Wenn wir nun in Deutschland ein 5-Sterne-Superior-Hotel nehmen, stellen wir uns einen bestimmten Standard vor, weil wir zumindest grob wissen, was notwendig ist, um diese 5 Sterne und das „S“ zu bekommen. Und hier stoßen die vergleichenden Benchmark-Standards an ihre Grenzen, was ich letzte Woche live erleben durfte:

Die Kategorie 5-Sterne-S enthält diese und jede Zimmerausstattung, eine Fitness- und Wellness-Ausstattung etc. – so weit so gut.

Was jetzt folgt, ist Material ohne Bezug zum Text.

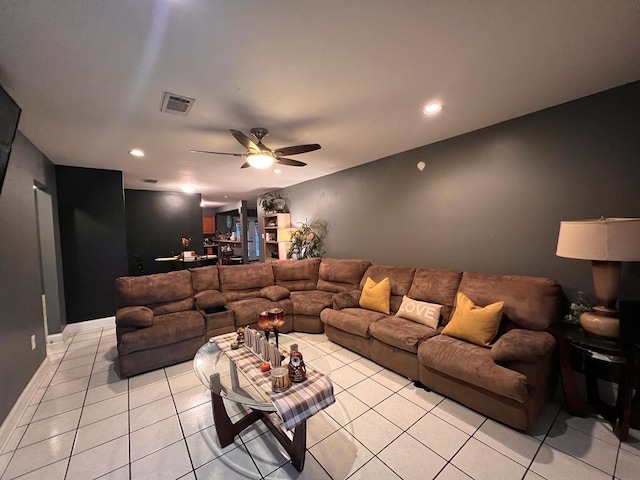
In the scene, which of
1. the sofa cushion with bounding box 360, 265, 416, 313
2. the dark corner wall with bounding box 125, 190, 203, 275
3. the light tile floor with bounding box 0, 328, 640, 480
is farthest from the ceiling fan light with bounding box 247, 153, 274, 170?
the dark corner wall with bounding box 125, 190, 203, 275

Allerdings nicht definiert ist die Art der Hotelführung und die Service-Bereitschaft der Mitarbeiter. So würde mein Standard-Verständnis beispielsweise vorsehen, dass jeder einigermaßen erfüllbare Kundenwunsch gerne und selbstverständlich angegangen wird. Eine Antwort auf die Bitte nach der Pfeffermühle wie „Sie haben doch einen Pfefferstreuer auf dem Tisch!“ passt nicht in mein Bild einen 5-Sterne-Superior-Standards. Und wenn dies nicht nur eine vereinzelte Service-Fehlinterpretation eines Mitarbeiters ist, sondern dies tatsächlich als Haus-Standard durchgängig gelebt wird, lerne ich daraus:

Ein echter Standard ist immer durchgängig durchdacht und enthält neben den harten Fakten ganz selbstverständlich auch die weichen Anteile!